Ahora bien, es muy importante subrayar que hay muchos tipos de capitalismo. Hace sólo quince años era común distinguir entre los modelos “renano” y “japonés”, por ejemplo; ambos incidían mucho en la participación de los trabajadores en la gestión y en la producción, y combinaban una importante dimensión social con una no menos importante dimensión arancelaria, especialmente respecto a las importaciones. Por otro lado, la tónica de las grandes potencias capitalistas, hasta los años noventa, fue la de combinar un mercado irrestricto en el exterior con un mercado limitado hacia el interior; los Estados Unidos siguen conservando, aún hoy, serias restricciones a la importación de calzado o crudo, por ejemplo. En muchos países europeos, durante el siglo XX, esto tomó la forma de “capitalismo de Estado”: es el caso de la política económica de Hjalmar Schacht en Alemania, de los tecnócratas de Franco en España o de la Francia de De Gaulle. La clave del sistema reside en que el Estado se atribuye la potestad de limitar la circulación del capital hacia afuera como método de rentabilizar la producción desde dentro. Los resultados fueron excelentes en todos los casos, aunque cabe preguntarse si no se trata de sistemas necesariamente marcados por una fecha de caducidad: en la misma esencia del capitalismo parece estar la tendencia a saltar las fronteras nacionales en un momento u otro, y más temprano que tarde, para emanciparse de cualquier control político.

 

Lo que estamos viviendo hoy –la globalización- es una fase nueva del capitalismo, no el único capitalismo posible. Empieza hacia los años ochenta, cuando el mercado mundial sufre una dura restricción (con los consiguientes problemas de deuda para los países pobres), y puede definirse como una huida hacia adelante en el sentido de que todo el truco, al final, consiste en eliminar cualquier tipo de barrera nacional para la circulación de los capitales, ya definidos como valores convencionales sin respaldo tangible. La producción se somete por entero a la circulación del capital y ésta, a su vez, se emancipa de cualquier tentación de “capitalismo de Estado”, por su naturaleza esencialmente transnacional. Este salto respondía a una necesidad objetiva, a saber: que los niveles de producción alcanzados por los países ricos hacían necesario superar el nivel nacional; pero junto a esa necesidad objetiva ha aparecido una realidad innecesaria, a saber, la emancipación completa del capital. Lo que hace que el sistema económico nos parezca hoy enloquecido es esa emancipación de cualesquiera herramientas de control tradicional: ni los trabajadores, ni las autoridades, ni las naciones pueden controlar su movimiento. Pero esta sensación no es imputable ni al derecho a la propiedad, ni al capitalismo genéricamente entendido, sino a la fase actual del capitalismo.

# Consignas de trabajo
• 1. ¿Cuántas líneas de los registros contienen la palabra "results", teniendo en cuenta mayúsculas y minúsculas? Cuéntalas y responde solo con el número.
• 2. Retoma el texto sobre las fases del capitalismo y continúalo a partir de su última oración.

# Registros proporcionados
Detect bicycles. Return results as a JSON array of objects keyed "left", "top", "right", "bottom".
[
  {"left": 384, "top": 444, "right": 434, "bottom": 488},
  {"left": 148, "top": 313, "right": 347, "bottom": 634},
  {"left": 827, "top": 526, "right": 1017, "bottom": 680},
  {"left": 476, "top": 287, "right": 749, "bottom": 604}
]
==
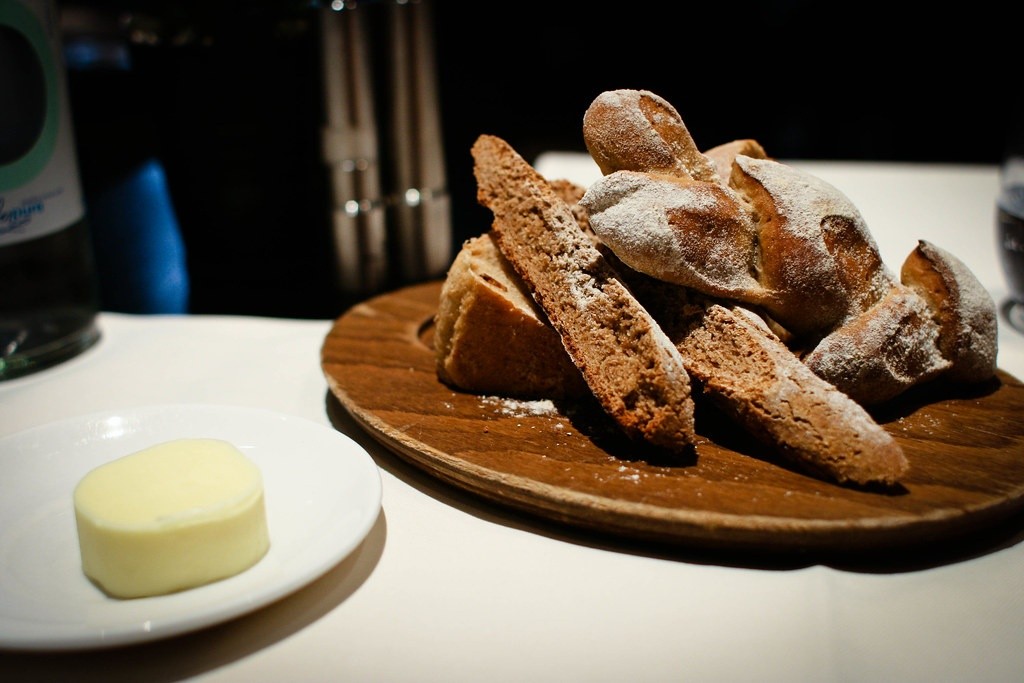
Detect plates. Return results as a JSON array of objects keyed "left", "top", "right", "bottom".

# Respuestas propuestas
• 1. 2

• 2.
 

Desde un punto de vista ideológico, podemos argumentar que esta situación es objetivamente nociva porque: a) Hace que el sistema económico repose sobre sí mismo, completamente al margen de las personas que lo mueven y lo sufren (la imagen del reloj en la ‘Metrópolis’ de Fritz Lang: un obrero cuya única función es sujetar las agujas del reloj que organiza la producción); b) Priva a las comunidades de cualquier control sobre la economía, de modo que terminaremos trabajando para un mercado que trabaja contra nosotros (ya ha empezado a ocurrir con el asunto de las deslocalizaciones); c) Representa una subversión objetiva del orden natural, porque lo lógico es pensar la economía como actividad de un hombre inserto en un marco político y cultural, a su vez inserto en un orden natural-ecológico, pero el mundo de la globalización nos presenta la economía como marco superior en el que se insertan todos los demás. Por estas razones, está justificado criticar el capitalismo de la globalización y proponer otras formas económicas. Los neoliberales, que son los abanderados ideológicos del nuevo (des)orden económico, arguyen que no hay otra alternativa, porque el Mercado es una realidad espontánea. Nosotros podemos oponer que el mercado, en efecto, es una realidad espontánea, pero, del mismo modo que nuestras casas tienen tejado para protegernos de esa realidad espontánea que es la lluvia, así nuestros sistemas económicos pueden perfectamente orientar el mercado para que no actúe contra los hombres.

 

Sobre las alternativas que fuera posible proponer, una de las más interesantes que yo veo, fundamentada en el análisis de la escuela económica francesa (Perroux, Partant), es la de la economía autocentrada de grandes espacios. Imaginemos, por ejemplo, que el modelo del capitalismo de Estado de los años 60 se aplica sobre grandes áreas como la Unión Europea, Mercosur o el África subsahariana. Eso permitiría dotar a la producción de mayores áreas de expansión mientras, al mismo tiempo, la circulación del capital queda sometida nuevamente a criterios políticos y de interés social. Surge el problema de qué pasará cuando la producción crezca incluso por encima de esas barreras. Aquí es donde entrarían los factores de limitación de la producción para un mercado concebido en términos autocentrados, factores que son de tipo político, por supuesto. Para compensar los desajustes, se recurriría al control de los tipos de interés en el sentido estudiado por Allais y Beveraggi. Evidentemente, también sería imprescindible una cierta pedagogía social que corrija el burdo materialismo imperante.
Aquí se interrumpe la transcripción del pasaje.